Alman ordusunda renk standartları

23 Nisan 1925'te Almanya'da RAL, yani Tedarik Koşulları Devlet Komitesi (Reichsausschuss für Lieferbedingungen) kuruldu. Bu komite resmen Ekonomi Bakanlığı'na bağlıydı ancak bağımsız bir yapı statüsüne sahipti. Amacı; ürünler için teknik standartları düzenlemek ve sanayi, ulaşım ve ordu için tek tip bir renk sistemi oluşturmaktı.

İlk resmi renk listesi 1927'de yayımlandı — bu liste RAL 840 standardı olarak bilinir. Bu standardın kabulü, boya üretimini tek tip hâle getirerek maliyetleri düşürdü; merkezi satın alımlara geçildi ve yinelenen renk seçenekleri ortadan kaldırıldı. Aynı dönemde ithalat da kısıtlandı: ülke ciddi bir döviz sıkıntısı yaşıyordu ve Reichsmark dış ülkelerde neredeyse geçerli değildi. Bu nedenle çoğunlukla yerel pigmentler kullanıldı. Sonraki yıllarda renk paleti, posta, demiryolu gibi kamu kurumlarının ihtiyaçları doğrultusunda kademeli olarak genişletildi.

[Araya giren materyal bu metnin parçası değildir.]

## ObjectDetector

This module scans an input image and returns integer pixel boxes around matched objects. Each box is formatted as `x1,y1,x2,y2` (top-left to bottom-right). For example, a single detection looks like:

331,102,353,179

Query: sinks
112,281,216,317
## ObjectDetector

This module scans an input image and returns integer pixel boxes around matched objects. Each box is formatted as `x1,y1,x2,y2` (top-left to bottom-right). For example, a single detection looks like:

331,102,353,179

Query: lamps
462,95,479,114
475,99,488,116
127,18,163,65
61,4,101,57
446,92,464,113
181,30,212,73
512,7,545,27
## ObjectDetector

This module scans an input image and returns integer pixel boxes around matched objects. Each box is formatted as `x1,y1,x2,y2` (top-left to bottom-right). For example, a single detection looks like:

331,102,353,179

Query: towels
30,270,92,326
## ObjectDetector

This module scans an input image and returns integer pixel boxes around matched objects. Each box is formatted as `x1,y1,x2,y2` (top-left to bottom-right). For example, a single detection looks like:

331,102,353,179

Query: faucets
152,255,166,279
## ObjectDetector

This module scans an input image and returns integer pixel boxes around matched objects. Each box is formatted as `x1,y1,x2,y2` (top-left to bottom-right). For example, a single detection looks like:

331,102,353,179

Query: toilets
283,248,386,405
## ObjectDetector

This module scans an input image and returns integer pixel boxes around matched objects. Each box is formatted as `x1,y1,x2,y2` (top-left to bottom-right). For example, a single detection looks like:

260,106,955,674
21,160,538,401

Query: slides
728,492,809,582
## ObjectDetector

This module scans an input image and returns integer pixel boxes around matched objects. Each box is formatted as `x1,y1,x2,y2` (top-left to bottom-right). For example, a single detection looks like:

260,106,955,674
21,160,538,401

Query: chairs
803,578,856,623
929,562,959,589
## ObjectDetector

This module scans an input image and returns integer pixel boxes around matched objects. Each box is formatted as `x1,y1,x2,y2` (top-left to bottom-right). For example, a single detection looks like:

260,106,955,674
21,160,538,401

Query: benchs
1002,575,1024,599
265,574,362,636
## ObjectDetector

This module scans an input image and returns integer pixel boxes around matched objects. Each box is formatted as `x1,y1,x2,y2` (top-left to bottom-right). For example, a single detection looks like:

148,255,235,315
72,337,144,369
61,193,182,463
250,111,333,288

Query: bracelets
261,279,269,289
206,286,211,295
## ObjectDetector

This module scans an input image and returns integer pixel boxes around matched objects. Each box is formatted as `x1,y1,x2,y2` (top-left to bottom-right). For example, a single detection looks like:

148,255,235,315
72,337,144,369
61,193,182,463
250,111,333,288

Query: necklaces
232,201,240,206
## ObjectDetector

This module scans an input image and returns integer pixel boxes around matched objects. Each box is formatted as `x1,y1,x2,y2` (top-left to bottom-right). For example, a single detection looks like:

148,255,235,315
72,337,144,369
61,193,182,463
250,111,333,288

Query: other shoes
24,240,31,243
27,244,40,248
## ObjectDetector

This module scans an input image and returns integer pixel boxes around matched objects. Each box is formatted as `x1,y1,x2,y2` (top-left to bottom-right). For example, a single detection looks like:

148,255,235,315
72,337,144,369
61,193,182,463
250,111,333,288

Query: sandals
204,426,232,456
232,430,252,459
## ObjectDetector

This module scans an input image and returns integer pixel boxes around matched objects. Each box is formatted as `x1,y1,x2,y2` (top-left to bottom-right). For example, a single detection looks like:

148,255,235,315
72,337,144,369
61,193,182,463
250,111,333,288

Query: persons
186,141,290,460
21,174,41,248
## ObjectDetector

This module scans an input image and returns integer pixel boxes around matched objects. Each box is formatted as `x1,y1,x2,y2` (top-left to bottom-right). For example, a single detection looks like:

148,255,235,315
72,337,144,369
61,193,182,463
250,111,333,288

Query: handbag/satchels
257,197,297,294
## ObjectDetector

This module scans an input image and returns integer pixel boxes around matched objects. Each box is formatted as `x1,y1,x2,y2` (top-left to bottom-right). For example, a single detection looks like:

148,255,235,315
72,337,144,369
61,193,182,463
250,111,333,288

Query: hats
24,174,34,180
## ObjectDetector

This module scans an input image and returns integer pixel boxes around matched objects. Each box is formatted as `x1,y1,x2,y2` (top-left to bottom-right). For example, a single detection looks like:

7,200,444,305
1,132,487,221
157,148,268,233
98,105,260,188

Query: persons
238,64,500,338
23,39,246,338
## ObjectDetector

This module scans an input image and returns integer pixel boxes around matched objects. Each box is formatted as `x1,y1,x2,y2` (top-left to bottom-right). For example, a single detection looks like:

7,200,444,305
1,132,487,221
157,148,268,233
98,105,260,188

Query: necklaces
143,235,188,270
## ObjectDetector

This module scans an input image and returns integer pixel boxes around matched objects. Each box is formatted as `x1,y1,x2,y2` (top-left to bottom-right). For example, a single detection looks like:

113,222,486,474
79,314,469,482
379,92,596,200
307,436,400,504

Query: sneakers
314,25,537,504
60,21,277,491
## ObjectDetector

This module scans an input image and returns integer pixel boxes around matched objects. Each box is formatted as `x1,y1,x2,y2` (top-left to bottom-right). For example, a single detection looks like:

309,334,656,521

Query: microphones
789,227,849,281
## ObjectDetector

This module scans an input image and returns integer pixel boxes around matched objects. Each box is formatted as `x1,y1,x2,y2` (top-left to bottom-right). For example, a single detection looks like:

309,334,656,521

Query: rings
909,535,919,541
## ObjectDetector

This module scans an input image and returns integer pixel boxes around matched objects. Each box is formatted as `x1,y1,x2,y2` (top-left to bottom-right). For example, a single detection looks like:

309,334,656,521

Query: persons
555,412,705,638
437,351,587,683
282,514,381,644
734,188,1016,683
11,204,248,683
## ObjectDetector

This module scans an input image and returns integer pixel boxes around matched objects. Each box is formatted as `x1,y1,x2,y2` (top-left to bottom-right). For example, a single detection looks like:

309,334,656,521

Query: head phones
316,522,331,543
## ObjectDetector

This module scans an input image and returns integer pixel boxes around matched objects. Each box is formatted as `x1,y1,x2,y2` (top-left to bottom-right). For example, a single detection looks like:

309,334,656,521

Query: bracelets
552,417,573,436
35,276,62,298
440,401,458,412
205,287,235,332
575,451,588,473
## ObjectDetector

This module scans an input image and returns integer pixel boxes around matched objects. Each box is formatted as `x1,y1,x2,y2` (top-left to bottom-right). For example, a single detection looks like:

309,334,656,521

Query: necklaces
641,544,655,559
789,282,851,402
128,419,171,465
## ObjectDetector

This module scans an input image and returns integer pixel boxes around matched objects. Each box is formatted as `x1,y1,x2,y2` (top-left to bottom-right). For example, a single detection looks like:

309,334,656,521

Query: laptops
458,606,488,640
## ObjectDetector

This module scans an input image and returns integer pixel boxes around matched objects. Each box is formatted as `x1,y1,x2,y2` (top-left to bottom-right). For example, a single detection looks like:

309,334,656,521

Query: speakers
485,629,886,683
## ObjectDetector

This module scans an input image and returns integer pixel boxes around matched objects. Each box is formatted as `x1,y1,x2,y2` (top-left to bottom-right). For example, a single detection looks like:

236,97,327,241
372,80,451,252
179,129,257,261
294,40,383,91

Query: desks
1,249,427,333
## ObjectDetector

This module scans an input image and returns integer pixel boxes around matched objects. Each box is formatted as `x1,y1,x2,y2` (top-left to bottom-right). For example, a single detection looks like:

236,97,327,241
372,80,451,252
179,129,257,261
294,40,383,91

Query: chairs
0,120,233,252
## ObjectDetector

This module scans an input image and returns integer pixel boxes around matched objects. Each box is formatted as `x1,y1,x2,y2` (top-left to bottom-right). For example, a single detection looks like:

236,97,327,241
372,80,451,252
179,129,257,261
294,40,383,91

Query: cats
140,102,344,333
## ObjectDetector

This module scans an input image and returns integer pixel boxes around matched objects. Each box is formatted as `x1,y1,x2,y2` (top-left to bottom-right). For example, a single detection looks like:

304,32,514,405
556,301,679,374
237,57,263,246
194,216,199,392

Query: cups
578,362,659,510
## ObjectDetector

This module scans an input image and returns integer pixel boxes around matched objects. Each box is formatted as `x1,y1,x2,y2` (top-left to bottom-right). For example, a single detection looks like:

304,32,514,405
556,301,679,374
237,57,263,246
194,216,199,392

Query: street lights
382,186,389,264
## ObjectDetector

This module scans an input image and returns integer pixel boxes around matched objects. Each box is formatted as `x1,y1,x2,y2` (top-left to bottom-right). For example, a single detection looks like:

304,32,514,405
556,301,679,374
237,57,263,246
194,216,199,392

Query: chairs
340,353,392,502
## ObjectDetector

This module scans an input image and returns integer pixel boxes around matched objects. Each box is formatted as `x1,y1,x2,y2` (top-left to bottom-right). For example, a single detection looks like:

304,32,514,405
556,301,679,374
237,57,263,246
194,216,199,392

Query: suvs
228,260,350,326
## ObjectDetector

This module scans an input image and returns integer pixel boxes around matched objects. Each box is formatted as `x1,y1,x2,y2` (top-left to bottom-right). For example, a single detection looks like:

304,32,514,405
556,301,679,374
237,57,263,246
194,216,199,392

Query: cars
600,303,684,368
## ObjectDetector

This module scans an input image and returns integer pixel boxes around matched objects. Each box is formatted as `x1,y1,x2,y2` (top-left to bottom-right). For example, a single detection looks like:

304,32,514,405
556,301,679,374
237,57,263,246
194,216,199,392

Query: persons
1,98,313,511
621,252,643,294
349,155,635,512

Aynı yıl, yani 1927'de ulaşım sektörü için ayrı bir standart yayımlandı: RAL 840 B. Bu listede araçlar için belirlenmiş 40 renk yer alıyordu. 1932’de bu palet güncellendi, bazı tanımlar netleştirildi ve yeni sürümün karışıklığa yol açmaması için RAL 840 B2 adı verildi. Bu sistem daha sonra yeni renklerle zenginleştirildi; bu renkler ayrı ek belgeler (Ergänzungsblätter) şeklinde yayımlandı.